### TASK STATEMENT
Retype the listing below from the line containing "and (x=152, y=212)?" through the end of the listing, both ends included. Leave out the pictures.

[DATA FOR THIS EXERCISE start]

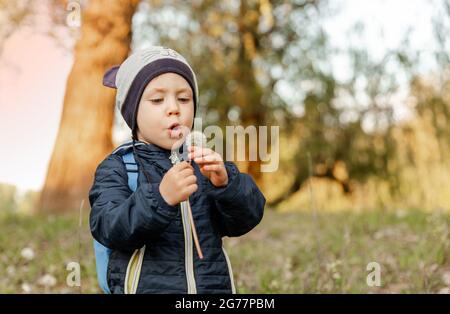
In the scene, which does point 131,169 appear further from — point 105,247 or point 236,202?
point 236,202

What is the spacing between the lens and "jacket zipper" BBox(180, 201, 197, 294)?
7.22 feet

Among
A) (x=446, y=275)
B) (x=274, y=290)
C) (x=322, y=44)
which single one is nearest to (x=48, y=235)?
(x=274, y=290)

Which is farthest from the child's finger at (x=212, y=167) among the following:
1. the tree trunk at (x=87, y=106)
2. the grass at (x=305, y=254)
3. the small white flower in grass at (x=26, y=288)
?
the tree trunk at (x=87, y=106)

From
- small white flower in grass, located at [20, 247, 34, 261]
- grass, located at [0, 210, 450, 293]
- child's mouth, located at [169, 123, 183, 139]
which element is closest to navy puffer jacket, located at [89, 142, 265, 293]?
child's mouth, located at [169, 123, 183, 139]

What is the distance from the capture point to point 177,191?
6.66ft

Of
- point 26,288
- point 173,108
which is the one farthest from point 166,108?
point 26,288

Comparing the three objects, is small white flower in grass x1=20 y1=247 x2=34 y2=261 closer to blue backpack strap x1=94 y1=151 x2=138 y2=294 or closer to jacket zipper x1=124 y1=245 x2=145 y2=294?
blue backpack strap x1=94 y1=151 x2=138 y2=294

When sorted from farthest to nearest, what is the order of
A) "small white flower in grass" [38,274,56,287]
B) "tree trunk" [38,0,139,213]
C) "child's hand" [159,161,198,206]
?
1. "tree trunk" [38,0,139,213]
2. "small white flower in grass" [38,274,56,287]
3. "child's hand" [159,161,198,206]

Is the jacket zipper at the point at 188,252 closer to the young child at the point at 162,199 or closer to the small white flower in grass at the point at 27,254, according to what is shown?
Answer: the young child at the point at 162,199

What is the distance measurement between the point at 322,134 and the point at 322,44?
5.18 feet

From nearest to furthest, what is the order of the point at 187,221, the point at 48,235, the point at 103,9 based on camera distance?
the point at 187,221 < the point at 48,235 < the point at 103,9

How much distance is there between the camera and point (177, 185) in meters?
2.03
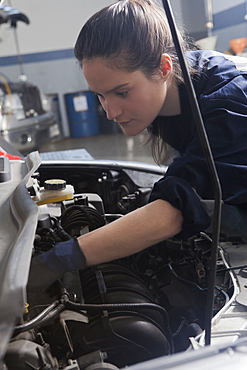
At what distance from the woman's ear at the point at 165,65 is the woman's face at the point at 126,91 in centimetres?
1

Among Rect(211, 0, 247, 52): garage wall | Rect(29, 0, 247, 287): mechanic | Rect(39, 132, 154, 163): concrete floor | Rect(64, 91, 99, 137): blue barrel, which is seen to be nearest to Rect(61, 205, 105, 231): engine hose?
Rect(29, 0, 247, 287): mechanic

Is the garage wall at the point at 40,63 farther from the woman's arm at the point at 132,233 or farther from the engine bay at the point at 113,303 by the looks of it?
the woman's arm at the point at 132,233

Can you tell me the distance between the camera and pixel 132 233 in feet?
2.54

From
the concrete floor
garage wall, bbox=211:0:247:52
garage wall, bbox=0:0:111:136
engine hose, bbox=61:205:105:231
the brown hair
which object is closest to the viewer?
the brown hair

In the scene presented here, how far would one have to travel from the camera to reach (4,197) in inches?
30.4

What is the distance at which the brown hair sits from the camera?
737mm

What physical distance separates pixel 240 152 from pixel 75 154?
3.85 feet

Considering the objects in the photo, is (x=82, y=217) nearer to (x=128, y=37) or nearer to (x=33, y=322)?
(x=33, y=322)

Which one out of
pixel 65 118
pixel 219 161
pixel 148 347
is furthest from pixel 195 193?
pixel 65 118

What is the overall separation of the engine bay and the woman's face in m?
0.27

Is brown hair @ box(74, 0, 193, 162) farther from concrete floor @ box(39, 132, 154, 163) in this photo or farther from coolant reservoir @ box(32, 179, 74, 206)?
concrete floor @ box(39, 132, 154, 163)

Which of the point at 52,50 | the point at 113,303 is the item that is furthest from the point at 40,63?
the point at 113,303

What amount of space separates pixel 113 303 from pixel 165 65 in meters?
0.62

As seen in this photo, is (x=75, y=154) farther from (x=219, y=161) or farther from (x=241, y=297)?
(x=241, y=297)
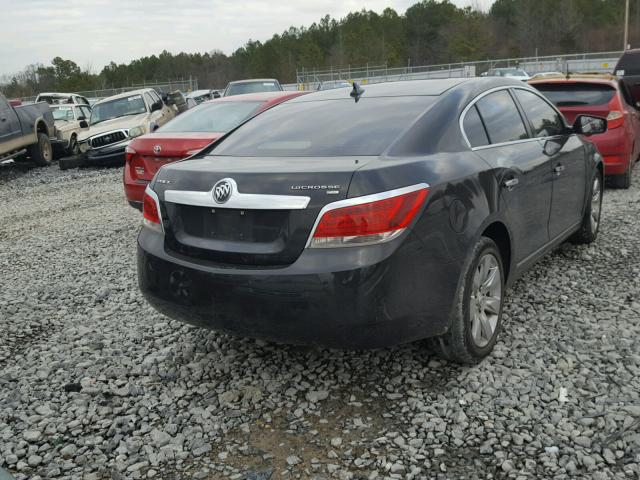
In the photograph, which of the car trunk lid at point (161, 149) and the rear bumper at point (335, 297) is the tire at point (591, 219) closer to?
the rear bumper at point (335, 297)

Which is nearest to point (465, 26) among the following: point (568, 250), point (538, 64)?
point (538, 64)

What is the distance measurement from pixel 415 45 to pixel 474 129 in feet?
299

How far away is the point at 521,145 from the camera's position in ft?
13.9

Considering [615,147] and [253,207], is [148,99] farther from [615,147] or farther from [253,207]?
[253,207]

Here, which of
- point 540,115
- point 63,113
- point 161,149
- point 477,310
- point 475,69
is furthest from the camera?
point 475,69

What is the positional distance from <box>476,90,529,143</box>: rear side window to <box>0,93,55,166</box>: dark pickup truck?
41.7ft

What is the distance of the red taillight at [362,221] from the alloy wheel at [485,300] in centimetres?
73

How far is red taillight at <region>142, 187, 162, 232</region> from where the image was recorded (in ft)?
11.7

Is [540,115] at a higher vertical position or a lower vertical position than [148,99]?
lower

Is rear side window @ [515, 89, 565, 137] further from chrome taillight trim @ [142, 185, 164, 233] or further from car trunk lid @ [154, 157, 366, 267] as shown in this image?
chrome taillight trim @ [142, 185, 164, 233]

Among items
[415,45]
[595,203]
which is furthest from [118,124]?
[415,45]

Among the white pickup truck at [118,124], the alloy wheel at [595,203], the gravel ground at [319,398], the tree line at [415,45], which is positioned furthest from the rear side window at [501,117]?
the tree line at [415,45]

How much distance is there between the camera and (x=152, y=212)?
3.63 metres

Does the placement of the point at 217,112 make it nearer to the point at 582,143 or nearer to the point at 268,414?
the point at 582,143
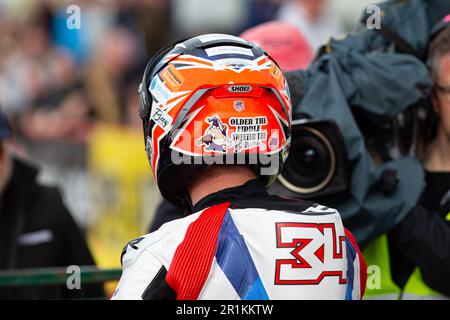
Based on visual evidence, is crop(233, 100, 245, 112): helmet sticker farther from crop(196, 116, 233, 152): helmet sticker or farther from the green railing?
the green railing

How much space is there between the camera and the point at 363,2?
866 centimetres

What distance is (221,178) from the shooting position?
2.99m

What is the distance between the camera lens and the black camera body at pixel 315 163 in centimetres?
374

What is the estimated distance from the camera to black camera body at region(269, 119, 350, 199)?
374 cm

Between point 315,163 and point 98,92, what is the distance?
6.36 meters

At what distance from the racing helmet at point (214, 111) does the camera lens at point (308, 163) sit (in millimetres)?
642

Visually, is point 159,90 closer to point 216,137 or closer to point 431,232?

[DATA FOR THIS EXERCISE end]

### SOLUTION TO THIS EXERCISE
How much distance is there between the camera and (x=152, y=212)?
3.63 metres

Does the placement of the point at 217,112 make it nearer to the point at 582,143 or nearer to the point at 268,414?
the point at 582,143
Based on visual evidence, is crop(233, 100, 245, 112): helmet sticker farther from crop(196, 116, 233, 152): helmet sticker or farther from the green railing?
the green railing

How much space is there between the camera and the point at 363,2?
866 centimetres

What distance is (221,178) from the shooting position?
2.99m

What is the distance between the camera lens and the black camera body at pixel 315 163 in centimetres?
374

What is the estimated distance from the camera to black camera body at region(269, 119, 350, 199)?
374 cm

Between point 315,163 and point 98,92, what is the distance?
6.36 meters

At what distance from the racing helmet at point (214, 111) does the camera lens at point (308, 163) sit (in millimetres)?
642

Visually, is point 159,90 closer to point 216,137 or closer to point 431,232?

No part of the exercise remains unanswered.